November 9, 2009
A mouse’s heart is the size of a pencil eraser and beats 700 times a minute – 10 times faster than a human heart. For a quarter-century, researchers have sought to more precisely measure the strength of this frenetic heartbeat when testing potential therapies.
Now, a device that offers a far more accurate look at what is going on in a mouse’s heart is on the market, thanks to collaboration between electrical engineers at The University of Texas at Austin and cardiologists at The University of Texas Health Science Center at San Antonio.
The university's electrical engineers John A. Pearce, Ph.D., and Jonathan Valvano, Ph.D., collaborated with Dr. Marc D. Feldman, M.D., and colleagues from the Health Science Center.

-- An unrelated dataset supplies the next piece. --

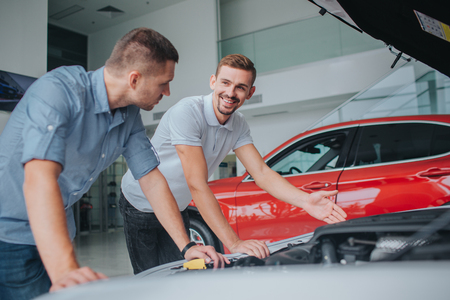 Seller in white sirt stands at opened body of car and point on it. He looks at guy and smiles. Man in grey shirt leans on car and looks at seller. Archivio Fotografico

“Researchers all over the world are making gene alterations in mice to observe the effect on the heart,” said co-inventor Feldman, professor in the Janey and Dolph Briscoe Division of Cardiology at the UT Health Science Center. “The Human Genome Project has given us a menu of gene candidates, but determining which genes are responsible for the abnormal function leading to heart failure will take years to determine. Gene-altered mice offer us a tool to link gene changes with physiology. The problem is we lacked the tools to study the impact of these gene alternations in the beating mouse heart.”
Miniature catheter system
The invention is a miniature catheter system that establishes an electrical field in blood and muscle. It then measures the voltage output, and separates the blood and muscle components to evaluate pressure and volume from the left ventricle, the major pumping chamber of the heart.
The group showed that measurements using the new technique are significantly more accurate than the older technology, both for normal mice and those with thickened heart wall muscle.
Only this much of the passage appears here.